Sensoren waren falsch verbaut

Urteil vom 28.05.2014 – VIII ZR 94/13 –

Funktioniert die Einparkhilfe eines Neuwagens nicht richtig, darf der Käufer unter Umständen vom Kaufvertrag zurücktreten. Das hat der Bundesgerichtshof (BGH) in einem Urteil vom Mittwoch entschieden. Ob der Fahrer den Vertrag rückabwickeln kann, hängt demnach von den Kosten der Reparatur ab.Die Richter gaben dem Kunden eines Autohauses recht.

Der Kunde hatte einen Neuwagen mit Einparkhilfe für knapp 30.000 Euro gekauft. Er wandte sich mehrfach erfolglos an das Autohaus mit dem Argument, das akustische Signal der Hilfe arbeite fehlerhaft, das optische funktioniere gar nicht. Schließlich trat er vom Vertrag zurück.

Seine Klage auf Rückzahlung des Kaufpreises abzüglich einer Nutzungsentschädigung hatte das Oberlandesgericht (OLG) Stuttgart abgewiesen. Zwar seien die Sensoren der Einparkhilfe in falscher Höhe und in falschem Abstand zueinander eingebaut worden, urteilte das OLG. Die Reparatur würde aber nur knapp 2.000 Euro kosten. Das sei zu wenig für einen Rücktritt.

AUFGABEN:
1. Gib den Abschnitt aus dem Text zur Einparkhilfe wortgetreu wieder: Beginne bei den Worten "Seine Klage auf" und höre nach den Worten "für einen Rücktritt." auf.
2. Führe den Text zur Einparkhilfe im Anschluss an seinen letzten Satz fort.
Die Datensätze spielen hierfür keine Rolle.

AUSZÜGE AUS DATENSÄTZEN:
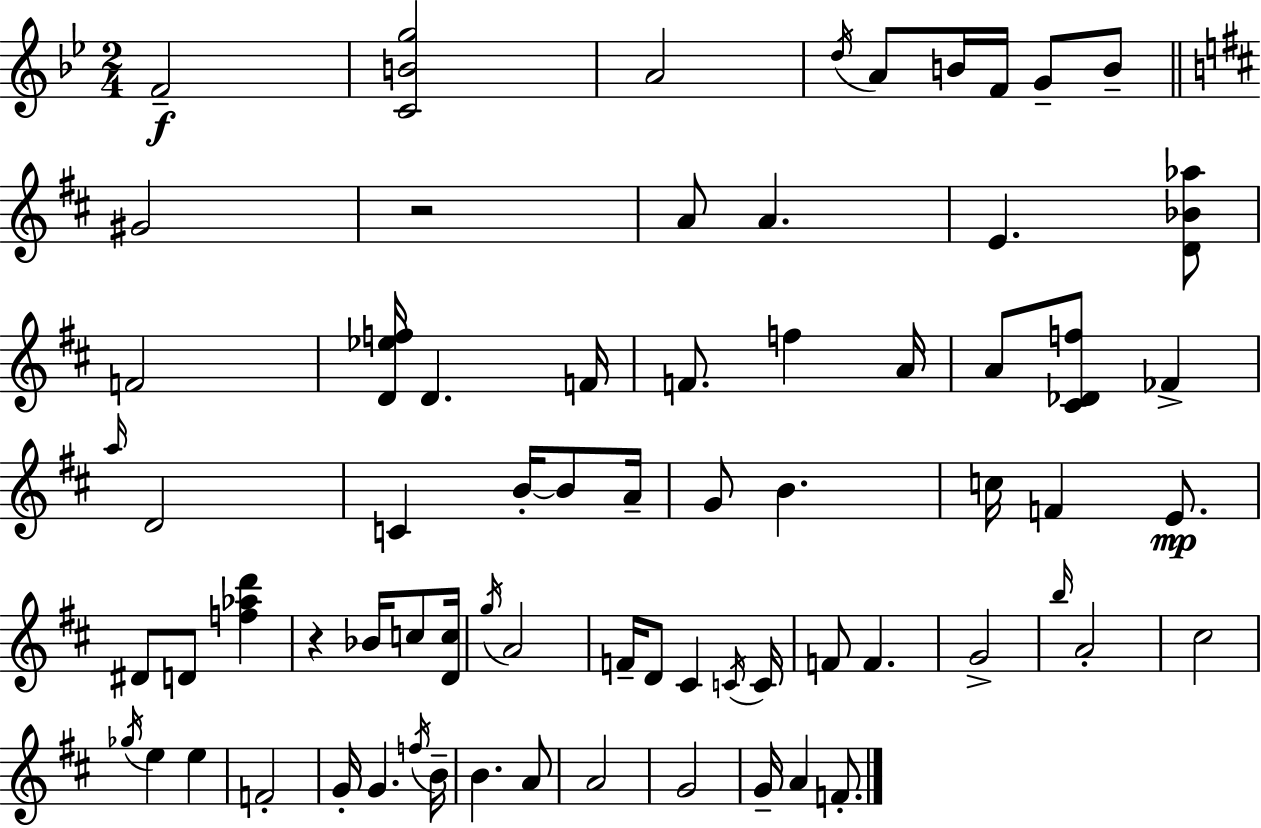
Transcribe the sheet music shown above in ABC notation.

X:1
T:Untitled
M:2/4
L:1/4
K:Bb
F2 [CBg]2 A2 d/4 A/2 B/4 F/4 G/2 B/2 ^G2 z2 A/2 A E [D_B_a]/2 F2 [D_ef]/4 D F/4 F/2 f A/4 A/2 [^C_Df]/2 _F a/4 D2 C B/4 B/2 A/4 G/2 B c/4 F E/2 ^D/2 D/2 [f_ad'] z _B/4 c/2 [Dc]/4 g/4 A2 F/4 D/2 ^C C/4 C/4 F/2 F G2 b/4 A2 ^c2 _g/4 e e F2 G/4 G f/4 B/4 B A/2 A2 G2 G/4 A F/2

...

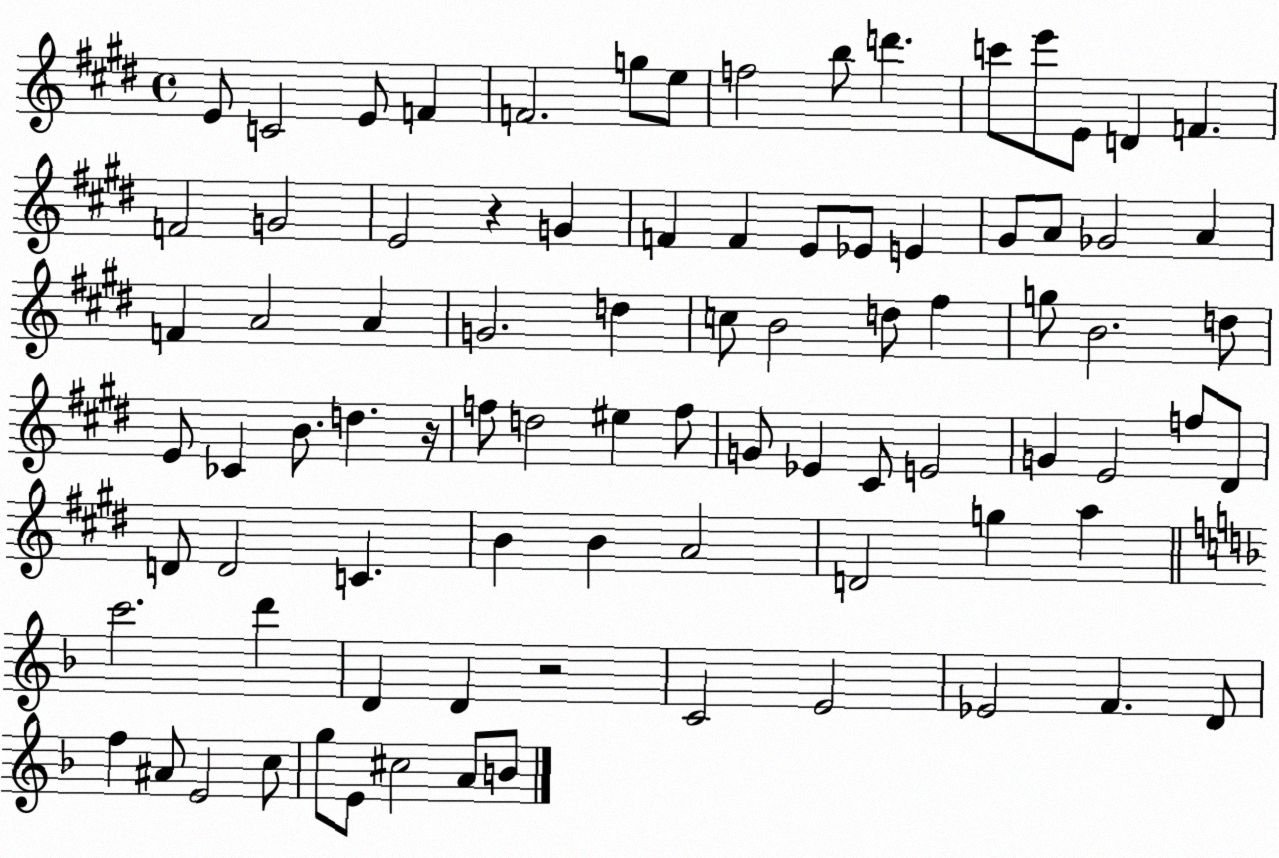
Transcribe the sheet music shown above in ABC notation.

ANTWORTEN:
1.
Seine Klage auf Rückzahlung des Kaufpreises abzüglich einer Nutzungsentschädigung hatte das Oberlandesgericht (OLG) Stuttgart abgewiesen. Zwar seien die Sensoren der Einparkhilfe in falscher Höhe und in falschem Abstand zueinander eingebaut worden, urteilte das OLG. Die Reparatur würde aber nur knapp 2.000 Euro kosten. Das sei zu wenig für einen Rücktritt.

2.
Die Reparaturkosten betrügen immerhin 6,5 Prozent des Kaufpreises, befand dagegen der BGH. Das reiche aus für einen Rücktritt. Die Schwelle dafür liege bei 5 Prozent des Kaufpreises.

Der BGH wies den Fall daher an das OLG zurück. Dieses muss jetzt noch entscheiden, wie hoch die Nutzungsentschädigung ist und wie viel von seinem Kaufpreis der Kunde demnach zurück erhält. Er selber war von etwa 27.250 Euro Rückerstattung ausgegangen.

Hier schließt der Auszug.